For the first run, we present an irregular scrawl drawn over an interesting cluster of the UMAP embedding (see Fig.4b). This cluster is off to the top right of the ‘main’ cluster seen below it. This cluster is particularly interesting in that it only contains days 5, 6, and 8 (recall day 7 is not in the dataset) and each of those days present themselves in roughly vertical lines in roughly the correct order (days 4 and 5 are intermixing, but days 6 and 8 are quite distinct). The choice to use a ‘squiggle’ shape comes from the fact that since each day presents roughly vertically, the overall progression from day 4 to 5, and 5 to 6, etc is therefore horizontal. However, since this cluster is not very wide, a single horizontal line would not be representative of the entire cluster. Thus, the squiggle manages to create multiple horizontal lines on the cluster. After drawing this, we compute the FFT metric. Recall that there are nearly 25,000 genes and we rely on the FFT metric to return a list of the top 100 genes who present periodic behaviour along our manifold. The analysis of the genes marked significant by the FFT metric is of course limited to the amount of domain knowledge and time for exploration that one has available.
We now discuss a few notable genes flagged by the FFT metric. Ranked 1st was SERPIND1, which is known to have highly biased expression in the liver (Stelzer et al. 2016). Ranked 4th was CYP2D26 which the original authors identified as notable among the E15.5 and E17.5 hepatocytes (see Fig. 2 of Yang et al. 2017). This aligns well with the fact that the cluster being analysed here contained days 6 and 8 most prominently. Ranked 7th was FABP1 (fatty acid binding protein 1), which is known to have expression in the liver as it encodes the for fatty acid binding protein of the liver (Stelzer et al. 2016). Although this evaluation is inherently limited by our domain knowledge and exploration, the ability to flag such genes as significant (out of 25,000) is remarkable.
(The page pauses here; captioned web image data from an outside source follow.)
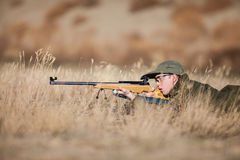 Target Shoot. A young army cadet laying in the dry grass target shooting Royalty Free Stock Image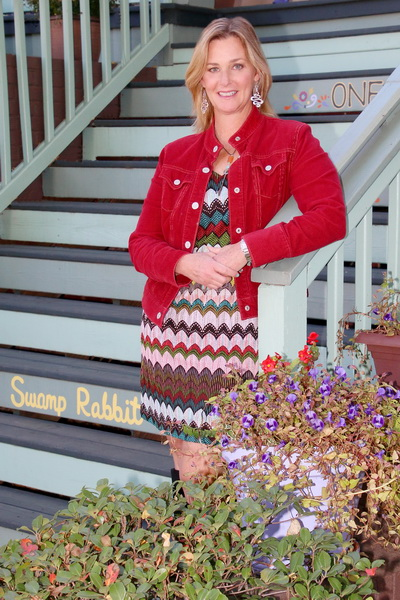 Wendy Lynam in front of the first Swamp Rabbit Inn in Greenville, SC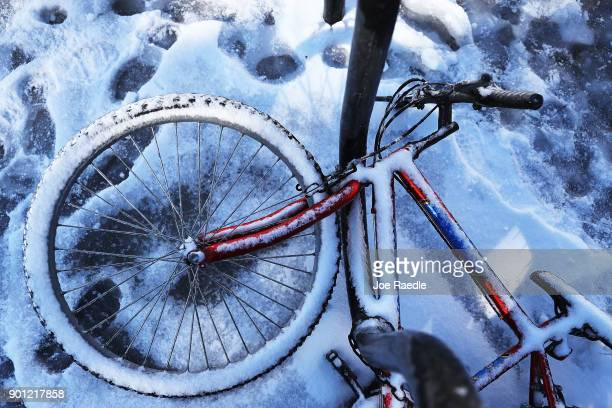 A snow covered bike sits on the street after yesterday's snow storm on January 4 2018 in Savannah Georgia From Maine to Florida every state along the...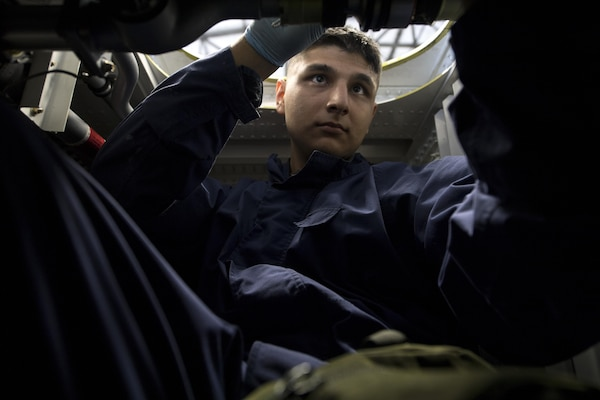 U.S. Air Force Senior Airman Edgar Gutierrez, 86th Maintenance Squadron fuel systems journeyman, repairs components inside the dry bay of a fuel tank for a C-130J Super Hercules on Ramstein Air Base, Germany, Aug. 8, 2017. C-130's are required to undergo a full inspection of their four main fuel tanks every 12 years. (U.S. Air Force photo by Senior Airman Tryphena Mayhugh)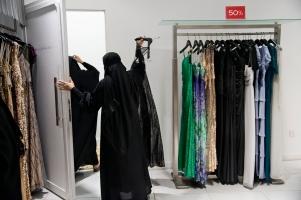 Μια πωλήτρια βοηθά έναν πελάτη να επιλέξει ένα φόρεμα σε κατάστημα του εμπορικού κέντρου Al Faisaliyah.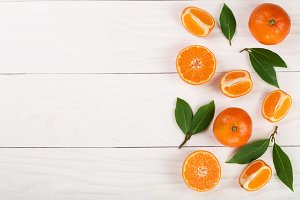tangerine with leaves on white wooden background with copy space for your text. Flat lay, top view. Fruit composition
Trajectory inference in hematopoiesis of mouse bone marrow cells
Data collected by Paul et al. (2015) was retrieved through the paul15() method of Wolf et al. (2018). The raw data contains 3,451 gene counts across 2,730 labelled bone marrow cells of mice. The clusters correspond to cell type. Numbers are prefixed to the cluster labels to distinguish between cells that may belong to the same cell type, but are at different levels of hematopoietic differentiation. In order to identify potential trajectories, we use PAGA (Wolf et al. 2019), one of the best overall trajectory inference methods in Saelens et al. (2019). From a k-nearest neighbours (kNN) graph of single cells and the associated clusters (partitions) of these cells, PAGA will compute a new graph representing the connectivities of the partitions. Obtaining the data, preprocessing, and running PAGA on this dataset were all accomplished through the Python package Scanpy, which contains methods for trajectory inference (Wolf et al. 2018). In particular, we use UMAP with the Euclidean distance metric to compute a single-cell connectivity graph with a neighbourhood size of 20. We use the existing clusters of Paul et al. (2015) as the partitions. We then run PAGA to obtain the graph of connectivities between partitions, as shown in Fig. 3.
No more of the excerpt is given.